_OBJECTIFS_
[a] D'après le texte sur la réforme du C.E.P.E., qui doit se prononcer sur ce sujet au cours des premiers mois de 1938 ?
[b] Prolongez le texte sur la réforme du C.E.P.E. à partir de sa dernière phrase.

_EXTRAIT DU DOCUMENT_

▼

La réforme du C.E.P.E., 1er janvier 1938

Freinet rappelle les propositions du mouvement pour un accès au second degré pour tous ceux qui ont suivi l’enseignement du premier degré. Le second degré deviendrait ainsi la suite naturelle du premier degré. 

Et améliorer cet examen pour éviter le bachotage et le bourrage de crâne.  

 

Le Conseil supérieur et le ministre devant se prononcer à ce sujet au cours des premiers mois de 1938, les diverses associations et personnalités s'agitent et présentent des suggestions.

Le rapport que nous avons établi en commun avec le Groupe du Nord et le Groupe Français a été un des éléments les plus sérieux qui a été en bien des ras la base de toutes discussions. Nous avons fait certainement, en l’occurrence, besogne utile et profitable.

▲

_DONNÉES PRÉSENTÉES_

▼

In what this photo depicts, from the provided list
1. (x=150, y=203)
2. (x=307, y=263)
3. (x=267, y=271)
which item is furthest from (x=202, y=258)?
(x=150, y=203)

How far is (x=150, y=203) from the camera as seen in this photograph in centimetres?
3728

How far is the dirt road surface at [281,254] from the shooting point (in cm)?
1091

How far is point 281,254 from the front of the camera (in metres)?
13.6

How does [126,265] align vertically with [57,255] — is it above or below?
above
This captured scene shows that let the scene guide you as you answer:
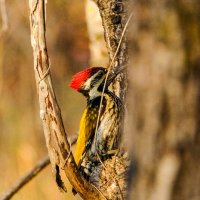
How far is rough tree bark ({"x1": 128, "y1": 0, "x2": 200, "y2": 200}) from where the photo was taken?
94.0 inches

▲

_RÉPONSES FOURNIES_
[a] Le Conseil supérieur et le ministre.

[b]
Trois tendances se font jour actuellement :
1) Les secondaires, en général partisans d’une culture qui pour être la culture doit, selon l’avis de M. Piéron lui-même, commencer très tôt, sont opposés à un certificat d’études unique donnant accès au secondaire, parce que cet examen ne pourrait pas, pratiquement, intervenir avant la 12e année. On préconise alors soit un examen spécial (c’est ce qui existait), soit un C.E.P.E. en deux parties, l’une très tôt, donnant accès au secondaire, l’autre à la fin de la scolarité, comme fin d’études.
Le mal serait, à notre avis, doublement aggravé.
2)  Il existe dans l'enseignement primaire même un courant créé par les fabricants de certificats d'études en série, et pour lesquels il ne saurait exister de travail effectif et d’éducation qu’en fonction de cet examen. On propose alors dans ces cercles de reporter le C.E.P.E. à la fin de la scolarité.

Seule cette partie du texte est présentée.